The self-hater does not desire attention for the sake of it but simply cannot glue their sense of self together without referencing it to others. No input = disintegration. They do not desire negative attention, but simply cannot tolerate none at all.
I think your point is worth considering. It ameliorates any tendency, the way I described it, to easily sliding into the notion there is something inherent in our natures that has a natural attraction to evil. Still, while in full support of the notion that a state of evil is not a natural human condition, (we are not actually guilty of some say original sin which is a metaphor}, I there is something I will want to add to this:
I believe we are drawn to 'evil' like a moth to a flame and the reasons are complicated and paradoxical and also explain why we can easily be described as loving negative attention and as a part of our sick state. Rather that try to describe this as an intellectual broad spectrum theory, describe it abstractly with words, let me first give some example I will make up to try to describe it in a specific case:
Off the top of my head: Suppose a child breaks his mother's favorite vase and receives a sever breathing with a round of the appropriate (inappropriate) put downs. You stupid fool, you clumsy ox, you disrespectful monster, how many times have I told you to be careful, not to play in my room,etc. Why can't you be good like other kids.
How does a child recover his or her self respect? The source of its loss was in the traumatic event.
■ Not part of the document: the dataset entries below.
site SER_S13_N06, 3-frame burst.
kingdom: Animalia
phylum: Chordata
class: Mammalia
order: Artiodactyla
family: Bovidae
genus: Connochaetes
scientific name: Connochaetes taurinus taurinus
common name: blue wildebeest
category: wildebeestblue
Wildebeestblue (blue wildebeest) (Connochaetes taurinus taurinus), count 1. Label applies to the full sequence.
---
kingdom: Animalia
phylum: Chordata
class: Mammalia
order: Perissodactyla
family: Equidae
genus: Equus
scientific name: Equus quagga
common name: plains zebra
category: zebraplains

The only way to heal is to go back to it with the hope of being forgiven. (Naturally the real way to heal will be to go back and understand that in everybody's life things are going to break, that the Mother, in attaching her self worth to the possession of an object, actually, and in reality, may have really valued her child more than the vase, hopefully. To go back properly will only require that the person get in touch with their feelings, that they feel worthless in part over the breaking of a vase. In that way one can experience the event and feel the effects it had but also bring to it an adult perspective. For example, "I have lived my life suffering over a fucking broken vase that cost a buck three eighty at Joe's Vase Emporium.
But absent that, how does a person heal: What are the unconscious effects of such a trauma:
Mental health, the freedom from the scourge of being the worlds most worthless vase breaking child lies on the other side time wise of when the vase was broken, the time when the child did not carry that grief, and it is for that time, really that state of innocence, that the person seeks. And there are numerous ways to do this. One way would be to murder women who beat up children. That might be the path a very small number take for whom a vase is just one in an endless chain of similar abuses. Another perhaps would be to become a klutz, to have one accident after another to stay close to the place and time of freedom. This would be an example of being drawn like a magnet to receive negative attention. It isn't the attention that is sought or drives the action but the unconscious knowledge that ones prison door closed in such a place and can only open there. We called this backing into our traumas, the wrong way to do it. It is why humanity as a whole seeks to get near its self destruction without becoming aware of the real pain. So maybe, rather than saying we love negative attention, we should say we are unconsciously driven to it because we want to be whole again without going through the work and the pain required and in ignorance of our real situation. I spoke in the common language of how we love our addictions and compulsions because we would love to be whole again.